### MATERIAL PROVIDED ###

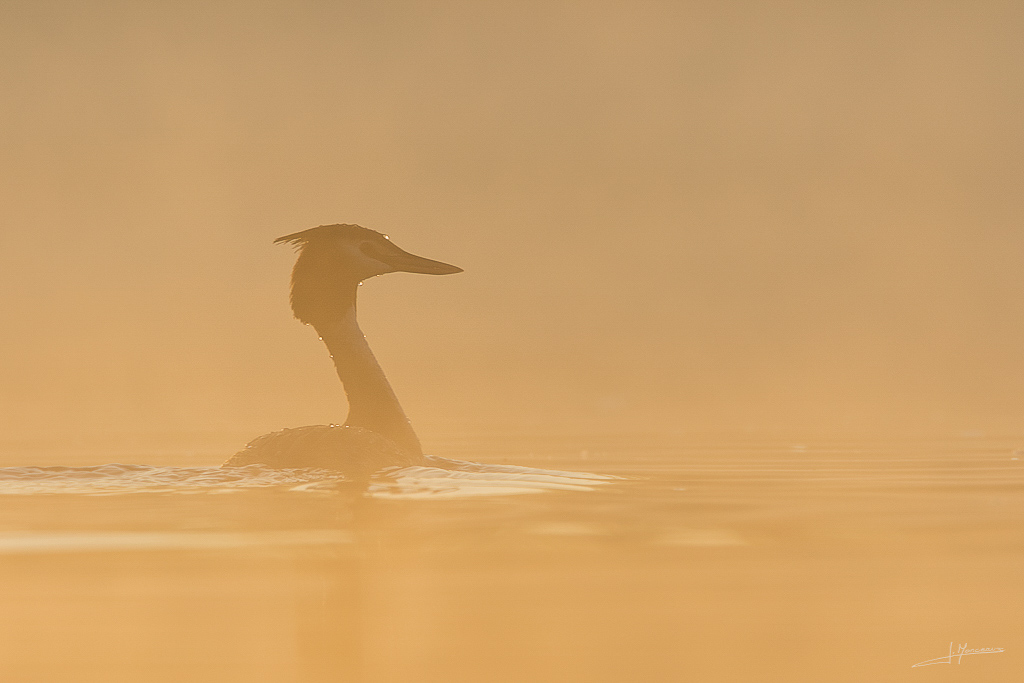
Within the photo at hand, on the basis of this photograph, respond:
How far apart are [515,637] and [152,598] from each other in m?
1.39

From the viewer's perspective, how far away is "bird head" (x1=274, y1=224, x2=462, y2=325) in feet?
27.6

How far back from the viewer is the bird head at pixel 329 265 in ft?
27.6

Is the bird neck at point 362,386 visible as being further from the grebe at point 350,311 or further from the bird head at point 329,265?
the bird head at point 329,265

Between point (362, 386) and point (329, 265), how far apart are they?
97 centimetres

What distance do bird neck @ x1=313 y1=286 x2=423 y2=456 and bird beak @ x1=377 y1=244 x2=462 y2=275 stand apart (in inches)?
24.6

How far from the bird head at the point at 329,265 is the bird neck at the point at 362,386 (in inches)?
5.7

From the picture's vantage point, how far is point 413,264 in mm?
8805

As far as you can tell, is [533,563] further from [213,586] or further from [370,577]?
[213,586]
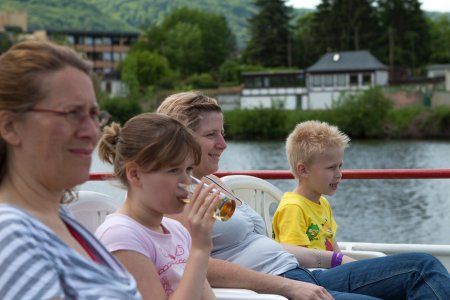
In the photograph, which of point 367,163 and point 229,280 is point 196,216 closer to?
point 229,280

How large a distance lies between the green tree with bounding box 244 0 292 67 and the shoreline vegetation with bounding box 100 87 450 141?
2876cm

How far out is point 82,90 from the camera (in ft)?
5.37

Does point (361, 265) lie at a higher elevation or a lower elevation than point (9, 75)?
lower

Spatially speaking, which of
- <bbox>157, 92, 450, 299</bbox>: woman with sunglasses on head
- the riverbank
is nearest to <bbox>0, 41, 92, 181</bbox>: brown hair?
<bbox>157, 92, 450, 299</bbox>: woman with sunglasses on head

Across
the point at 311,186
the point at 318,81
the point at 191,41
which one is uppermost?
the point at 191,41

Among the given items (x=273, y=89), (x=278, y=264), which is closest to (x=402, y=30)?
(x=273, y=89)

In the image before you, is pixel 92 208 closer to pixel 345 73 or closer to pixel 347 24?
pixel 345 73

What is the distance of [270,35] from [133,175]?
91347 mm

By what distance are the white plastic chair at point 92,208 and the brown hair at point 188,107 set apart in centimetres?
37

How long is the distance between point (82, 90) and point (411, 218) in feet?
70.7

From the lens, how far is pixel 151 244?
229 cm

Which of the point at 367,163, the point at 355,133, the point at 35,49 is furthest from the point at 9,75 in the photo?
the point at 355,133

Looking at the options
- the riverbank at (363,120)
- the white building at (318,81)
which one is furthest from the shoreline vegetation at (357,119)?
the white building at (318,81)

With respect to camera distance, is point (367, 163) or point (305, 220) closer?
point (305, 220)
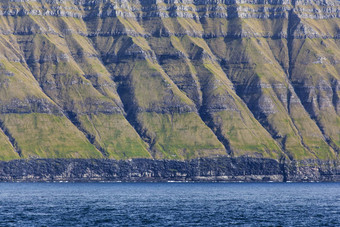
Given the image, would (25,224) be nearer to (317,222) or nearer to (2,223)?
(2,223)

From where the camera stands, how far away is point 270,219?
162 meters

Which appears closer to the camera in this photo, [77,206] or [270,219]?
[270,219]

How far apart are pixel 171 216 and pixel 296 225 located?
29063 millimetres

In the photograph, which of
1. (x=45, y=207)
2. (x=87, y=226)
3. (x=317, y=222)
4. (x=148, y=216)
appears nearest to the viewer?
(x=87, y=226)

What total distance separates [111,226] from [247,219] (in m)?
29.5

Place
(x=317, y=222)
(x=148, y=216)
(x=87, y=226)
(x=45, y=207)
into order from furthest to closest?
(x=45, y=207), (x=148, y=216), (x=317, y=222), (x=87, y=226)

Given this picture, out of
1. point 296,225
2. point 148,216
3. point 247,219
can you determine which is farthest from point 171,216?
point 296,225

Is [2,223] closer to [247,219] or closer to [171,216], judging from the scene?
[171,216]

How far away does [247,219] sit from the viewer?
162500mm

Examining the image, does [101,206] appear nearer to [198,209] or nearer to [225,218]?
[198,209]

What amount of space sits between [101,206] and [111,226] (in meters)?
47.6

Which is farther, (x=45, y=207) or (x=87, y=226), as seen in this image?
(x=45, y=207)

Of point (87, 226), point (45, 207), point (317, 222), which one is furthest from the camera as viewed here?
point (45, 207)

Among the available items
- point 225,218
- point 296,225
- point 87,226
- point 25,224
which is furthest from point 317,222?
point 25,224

###

PROMPT
Please format the material above as a JSON list of strings, one string per line, skipping blank lines and leaving out the pictures.

SOLVED PROBLEM
[
  "Within the photo at hand, on the basis of this photograph, respond:",
  "How far apart are [515,637] and [152,598] from each other in m?",
  "1.39",
  "From the viewer's perspective, how far away is \"bird head\" (x1=274, y1=224, x2=462, y2=325) in feet?",
  "27.6",
  "How far back from the viewer is the bird head at pixel 329 265 in ft?",
  "27.6",
  "Is the bird neck at point 362,386 visible as being further from the grebe at point 350,311 or further from the bird head at point 329,265?",
  "the bird head at point 329,265",
  "Between point (362, 386) and point (329, 265), how far apart are they?",
  "97 centimetres",
  "What distance do bird neck @ x1=313 y1=286 x2=423 y2=456 and bird beak @ x1=377 y1=244 x2=462 y2=275 stand apart (in inches)?",
  "24.6",
  "How far from the bird head at the point at 329,265 is the bird neck at the point at 362,386 (in inches)?",
  "5.7",
  "From the picture's vantage point, how far is point 413,264 in mm?",
  "8805",
  "As far as you can tell, is [533,563] further from [213,586] or further from [370,577]?",
  "[213,586]",
  "In the photograph, which of point 367,163 and point 229,280 is point 196,216 closer to?",
  "point 229,280",
  "How large a distance lies between the green tree with bounding box 244 0 292 67 and the shoreline vegetation with bounding box 100 87 450 141?",
  "2876cm",
  "How far out is point 82,90 from the camera (in ft)?",
  "5.37",
  "Does point (361, 265) lie at a higher elevation or a lower elevation than point (9, 75)?",
  "lower",
  "Spatially speaking, which of",
  "- <bbox>157, 92, 450, 299</bbox>: woman with sunglasses on head",
  "- the riverbank",
  "is nearest to <bbox>0, 41, 92, 181</bbox>: brown hair?",
  "<bbox>157, 92, 450, 299</bbox>: woman with sunglasses on head",
  "Across",
  "the point at 311,186",
  "the point at 318,81",
  "the point at 191,41",
  "which one is uppermost?",
  "the point at 191,41",
  "Among the given items (x=273, y=89), (x=278, y=264), which is closest to (x=402, y=30)?",
  "(x=273, y=89)",
  "In the image before you, is pixel 92 208 closer to pixel 345 73 or closer to pixel 347 24?",
  "pixel 345 73",
  "What is the distance of [270,35] from [133,175]?",
  "91347 mm",
  "By what distance are the white plastic chair at point 92,208 and the brown hair at point 188,107 set apart in centimetres?",
  "37",
  "How long is the distance between point (82, 90) and point (411, 218) in feet?",
  "70.7",
  "From the lens, how far is pixel 151 244?",
  "229 cm",
  "Which of the point at 367,163, the point at 355,133, the point at 35,49 is furthest from the point at 9,75 in the photo?",
  "the point at 355,133",
  "Looking at the options",
  "- the riverbank at (363,120)",
  "- the white building at (318,81)",
  "which one is furthest from the shoreline vegetation at (357,119)?",
  "the white building at (318,81)",
  "With respect to camera distance, is point (367, 163) or point (305, 220) closer?",
  "point (305, 220)",
  "Given the image, would (25,224) be nearer to (317,222) or nearer to (2,223)?",
  "(2,223)",
  "From where the camera stands, how far away is point 270,219?",
  "162 meters",
  "Which appears closer to the camera in this photo, [77,206] or [270,219]?",
  "[270,219]",
  "How far apart are pixel 171 216 and pixel 296 225 located?",
  "29063 millimetres",
  "In the photograph, which of",
  "1. (x=45, y=207)",
  "2. (x=87, y=226)",
  "3. (x=317, y=222)",
  "4. (x=148, y=216)",
  "appears nearest to the viewer?",
  "(x=87, y=226)",
  "What total distance separates [111,226] from [247,219] (in m)?",
  "29.5",
  "Place",
  "(x=317, y=222)",
  "(x=148, y=216)",
  "(x=87, y=226)",
  "(x=45, y=207)",
  "into order from furthest to closest?",
  "(x=45, y=207), (x=148, y=216), (x=317, y=222), (x=87, y=226)",
  "Given this picture, out of",
  "1. point 296,225",
  "2. point 148,216",
  "3. point 247,219",
  "can you determine which is farthest from point 171,216?",
  "point 296,225",
  "Is [2,223] closer to [247,219] or closer to [171,216], judging from the scene?",
  "[171,216]",
  "How far away does [247,219] sit from the viewer?",
  "162500mm",
  "Examining the image, does [101,206] appear nearer to [198,209] or nearer to [225,218]?",
  "[198,209]",
  "What amount of space sits between [101,206] and [111,226] (in meters)?",
  "47.6",
  "Which is farther, (x=45, y=207) or (x=87, y=226), as seen in this image?",
  "(x=45, y=207)",
  "Of point (87, 226), point (45, 207), point (317, 222), which one is furthest from the camera as viewed here?",
  "point (45, 207)",
  "Among the available items",
  "- point 225,218",
  "- point 296,225",
  "- point 87,226",
  "- point 25,224",
  "which is furthest from point 317,222?",
  "point 25,224"
]